Everybody has different opinions and expectations. But most people agree dance floor etiquette begins with common sense and courtesy. Before each lesson, instructor Cliff Cox used to tell his students, "If you're not havin' fun--go bowling." But there's more to it than the right attitude. And a few clubs, like Denim & Diamonds in Woodland Hills, even distribute flyers that explain their dance floor etiquette.

During group or line dances such as the tush push, dancers must make room for people who know the steps. When the floor is shared by people doing different dances, swingers and line dancers belong in the center--but not usually at the same time.
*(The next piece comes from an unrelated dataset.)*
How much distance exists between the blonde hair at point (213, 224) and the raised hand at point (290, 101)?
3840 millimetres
And partners engaged in progressive dances, including two-step, waltz, schottische and polka, should travel counterclockwise around the dance floor with the fastest couples using the outermost lane. In addition, couples doing such country dances have the right of way on that outside track. And nothing or no one should impede the flow.

To keep things moving, deejay Rick Borja, "beat mixes" up to five two-steps in a row at the Borderline Bar and Grill in Thousand Oaks. "Mixing the CDs provides smooth transitions between songs without a drop in energy. But I start slow and increase the speed of each two-step. That discourages the tendency for dancers to want off the floor when a song is done," said Borja.

But if couples start to disperse as the pace picks up, Borja quickly reminds them to clear the dance floor or claim the inside track of the "Borderline" painted on the floor.

Indeed, couples are expected to dance at the speed of traffic so they aren't weaving through people recklessly. And the man--who always leads--progresses clockwise in line of dance even as he and his partner are spinning. He never risks trampling the couple behind him by stopping or dancing backward.

And you should never take a cigarette or drink on the floor.

You will see several types of dancers coexisting on some local dance floors. But Borja said their club policy doesn't generally permit line dancers on the floor when couples are two-stepping or when they might be sitting ducks.

"Just a couple weeks ago the floor was filled with line dancers doing tumble weed," Borja said. "And I had to ask a couple doing West Coast swing at the edge to come off the floor. Otherwise, when the line dancers turn, run and slide, the couple was right in the impact area against the railed wall."

"As a dancer myself, I remind the crowd of dance floor etiquette. And the security guards enforce it for the safety and dancing pleasure of everyone."